▶ _Texto fornecido_
A partir desse momento, é possível perceber várias formas simbólicas que remetem ao Brasil, como, por exemplo, a cena na qual os tucanos dormem (Figura 3). Seus bicos amarelos e o seu formato comprido e arredondado dão a ideia de um cacho de bananas preso a uma bananeira. Esta é uma fruta encontrada em abundância no país e que é associada à imagem de Carmen Miranda com seu turbante enfeitado por frutas na cabeça.

Como essa narrativa da primeira sequência é contada através de imagens sem diálogos, ou seja, os personagens não conversam, o áudio tem grande importância nesta parte da trama, pois se escuta a melodia da música Real in Rio, cuja letra denota muitas características de identidade da cidade.

▶ _Instruções_
1. Liste as características dos bicos dos tucanos mencionadas no texto fornecido.
2. Transcreva sem alterações as linhas dos registros, começando pela que contém "Is the point at 34,203" e indo até o fim dos registros.
O texto e os registros não têm relação entre si.

▶ _Registros do exercício_
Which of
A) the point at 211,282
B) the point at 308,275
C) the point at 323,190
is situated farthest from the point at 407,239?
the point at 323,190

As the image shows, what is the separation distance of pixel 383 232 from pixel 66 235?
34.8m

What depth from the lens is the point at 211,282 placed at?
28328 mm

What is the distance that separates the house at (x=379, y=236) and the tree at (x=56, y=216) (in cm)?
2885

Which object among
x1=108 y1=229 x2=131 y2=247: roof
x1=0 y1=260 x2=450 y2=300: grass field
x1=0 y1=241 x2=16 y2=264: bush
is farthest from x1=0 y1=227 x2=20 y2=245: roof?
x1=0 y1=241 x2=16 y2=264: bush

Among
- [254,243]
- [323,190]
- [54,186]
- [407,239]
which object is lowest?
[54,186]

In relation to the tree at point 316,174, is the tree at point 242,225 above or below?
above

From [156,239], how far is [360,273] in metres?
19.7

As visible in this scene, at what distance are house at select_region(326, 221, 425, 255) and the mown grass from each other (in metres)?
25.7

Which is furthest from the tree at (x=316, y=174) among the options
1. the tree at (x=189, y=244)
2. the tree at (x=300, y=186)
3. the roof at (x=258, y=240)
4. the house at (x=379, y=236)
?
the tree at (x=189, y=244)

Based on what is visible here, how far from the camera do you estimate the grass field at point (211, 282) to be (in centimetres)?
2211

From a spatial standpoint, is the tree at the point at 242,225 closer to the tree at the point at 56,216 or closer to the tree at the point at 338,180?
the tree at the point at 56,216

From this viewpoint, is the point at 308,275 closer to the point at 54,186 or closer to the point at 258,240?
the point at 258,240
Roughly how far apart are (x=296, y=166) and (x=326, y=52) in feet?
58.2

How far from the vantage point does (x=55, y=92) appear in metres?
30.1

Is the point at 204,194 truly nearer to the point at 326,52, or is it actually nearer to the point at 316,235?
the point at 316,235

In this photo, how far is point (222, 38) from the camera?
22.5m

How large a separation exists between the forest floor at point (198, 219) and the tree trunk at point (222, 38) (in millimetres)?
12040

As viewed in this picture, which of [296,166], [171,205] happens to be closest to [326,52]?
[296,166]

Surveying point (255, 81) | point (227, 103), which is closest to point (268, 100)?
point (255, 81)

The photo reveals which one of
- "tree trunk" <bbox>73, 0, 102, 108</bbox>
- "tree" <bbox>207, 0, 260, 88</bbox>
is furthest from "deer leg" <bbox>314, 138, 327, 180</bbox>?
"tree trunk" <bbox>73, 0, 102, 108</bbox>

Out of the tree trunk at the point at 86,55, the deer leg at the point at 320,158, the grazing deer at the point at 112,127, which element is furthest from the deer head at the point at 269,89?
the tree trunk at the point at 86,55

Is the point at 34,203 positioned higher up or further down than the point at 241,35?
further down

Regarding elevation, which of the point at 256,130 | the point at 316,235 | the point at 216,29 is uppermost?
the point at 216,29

▶ _Respostas em ordem_
1. Amarelos, compridos e arredondados.

2.
Is the point at 34,203 positioned higher up or further down than the point at 241,35?
further down

Regarding elevation, which of the point at 256,130 | the point at 316,235 | the point at 216,29 is uppermost?
the point at 216,29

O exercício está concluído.